• [AIM]
Repeat each of the records below word for word, line by line, with no changes.

• [DATA ENTRIES]
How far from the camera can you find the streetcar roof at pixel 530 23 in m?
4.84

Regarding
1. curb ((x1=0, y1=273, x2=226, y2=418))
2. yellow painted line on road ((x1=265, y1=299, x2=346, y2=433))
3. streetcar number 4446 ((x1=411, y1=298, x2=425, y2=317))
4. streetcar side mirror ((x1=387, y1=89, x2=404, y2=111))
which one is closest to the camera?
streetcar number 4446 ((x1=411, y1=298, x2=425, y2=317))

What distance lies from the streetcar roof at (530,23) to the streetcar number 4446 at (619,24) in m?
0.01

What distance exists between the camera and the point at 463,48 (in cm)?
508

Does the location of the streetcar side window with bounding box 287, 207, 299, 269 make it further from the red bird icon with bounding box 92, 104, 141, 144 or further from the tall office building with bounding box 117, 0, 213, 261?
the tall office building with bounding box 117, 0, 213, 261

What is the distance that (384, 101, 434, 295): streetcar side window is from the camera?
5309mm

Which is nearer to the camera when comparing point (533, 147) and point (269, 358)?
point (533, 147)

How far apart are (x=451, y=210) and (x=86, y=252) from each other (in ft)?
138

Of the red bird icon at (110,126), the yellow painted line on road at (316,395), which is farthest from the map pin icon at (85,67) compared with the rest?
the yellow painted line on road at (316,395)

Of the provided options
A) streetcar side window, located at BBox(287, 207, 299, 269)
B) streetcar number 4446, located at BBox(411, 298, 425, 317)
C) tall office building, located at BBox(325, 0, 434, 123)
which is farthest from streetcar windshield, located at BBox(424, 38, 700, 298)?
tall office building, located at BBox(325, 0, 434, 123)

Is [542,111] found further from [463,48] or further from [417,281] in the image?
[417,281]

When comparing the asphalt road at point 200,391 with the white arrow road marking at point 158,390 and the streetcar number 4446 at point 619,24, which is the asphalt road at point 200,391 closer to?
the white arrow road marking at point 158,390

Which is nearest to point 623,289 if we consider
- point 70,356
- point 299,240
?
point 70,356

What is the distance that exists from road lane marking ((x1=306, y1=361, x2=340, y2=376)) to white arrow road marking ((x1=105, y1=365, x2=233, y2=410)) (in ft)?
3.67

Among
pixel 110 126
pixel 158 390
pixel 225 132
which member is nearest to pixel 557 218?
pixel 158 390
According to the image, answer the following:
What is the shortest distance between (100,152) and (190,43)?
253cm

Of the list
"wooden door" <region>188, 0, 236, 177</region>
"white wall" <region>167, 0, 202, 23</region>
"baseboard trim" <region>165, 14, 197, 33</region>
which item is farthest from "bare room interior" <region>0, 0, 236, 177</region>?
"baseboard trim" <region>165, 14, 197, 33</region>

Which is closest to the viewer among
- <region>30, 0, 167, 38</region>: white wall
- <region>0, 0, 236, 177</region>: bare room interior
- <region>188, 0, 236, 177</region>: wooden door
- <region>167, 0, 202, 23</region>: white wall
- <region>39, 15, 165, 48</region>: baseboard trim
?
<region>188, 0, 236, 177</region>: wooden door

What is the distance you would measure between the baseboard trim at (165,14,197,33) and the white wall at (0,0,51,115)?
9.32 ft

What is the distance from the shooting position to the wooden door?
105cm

• [FINAL RESULT]
How far from the camera can you find the streetcar roof at pixel 530 23 in m?
4.84

Regarding
1. curb ((x1=0, y1=273, x2=226, y2=418))
2. yellow painted line on road ((x1=265, y1=299, x2=346, y2=433))
3. streetcar number 4446 ((x1=411, y1=298, x2=425, y2=317))
4. streetcar side mirror ((x1=387, y1=89, x2=404, y2=111))
which one is closest to the camera?
streetcar number 4446 ((x1=411, y1=298, x2=425, y2=317))

What distance lies from the streetcar roof at (530,23) to the streetcar number 4446 at (619,24) in m?
0.01

What distance exists between the camera and the point at 463,48 (in cm)?
508

Does the location of the streetcar side window with bounding box 287, 207, 299, 269 make it further from the red bird icon with bounding box 92, 104, 141, 144 or further from the tall office building with bounding box 117, 0, 213, 261?
the tall office building with bounding box 117, 0, 213, 261

What is the distance that (384, 101, 434, 295): streetcar side window is from the camera?
5309mm

Which is nearer to the camera when comparing point (533, 147) and point (269, 358)?
point (533, 147)

How far apart are (x=451, y=210) and (x=86, y=252) from each other (in ft)?
138

Of the red bird icon at (110,126), the yellow painted line on road at (316,395), which is farthest from the map pin icon at (85,67) compared with the rest?
the yellow painted line on road at (316,395)

Of the provided options
A) streetcar side window, located at BBox(287, 207, 299, 269)
B) streetcar number 4446, located at BBox(411, 298, 425, 317)
C) tall office building, located at BBox(325, 0, 434, 123)
which is farthest from streetcar windshield, located at BBox(424, 38, 700, 298)?
tall office building, located at BBox(325, 0, 434, 123)

Is [542,111] found further from [463,48] or further from [417,281] in the image?
[417,281]

When comparing the asphalt road at point 200,391 with the white arrow road marking at point 158,390 and the streetcar number 4446 at point 619,24, which is the asphalt road at point 200,391 closer to?
the white arrow road marking at point 158,390

Which is nearest to point 623,289 if we consider
- point 70,356
- point 299,240
?
point 70,356

What is the distance that exists from road lane marking ((x1=306, y1=361, x2=340, y2=376)) to white arrow road marking ((x1=105, y1=365, x2=233, y2=410)) (in ft)?
3.67

Among
pixel 110 126
pixel 158 390
pixel 225 132
which member is nearest to pixel 557 218?
pixel 158 390
According to the image, answer the following:
What is the shortest distance between (100,152) and (190,43)?
253cm

Of the list
"wooden door" <region>188, 0, 236, 177</region>
"white wall" <region>167, 0, 202, 23</region>
"baseboard trim" <region>165, 14, 197, 33</region>
which item is farthest from "bare room interior" <region>0, 0, 236, 177</region>?
"baseboard trim" <region>165, 14, 197, 33</region>

Which is closest to the viewer among
- <region>30, 0, 167, 38</region>: white wall
- <region>0, 0, 236, 177</region>: bare room interior
- <region>188, 0, 236, 177</region>: wooden door
- <region>167, 0, 202, 23</region>: white wall
- <region>39, 15, 165, 48</region>: baseboard trim
?
<region>188, 0, 236, 177</region>: wooden door

What is the distance you would measure between the baseboard trim at (165,14,197,33) and the white wall at (0,0,51,115)?
9.32 ft

What is the distance from the shooting position to the wooden door?
105cm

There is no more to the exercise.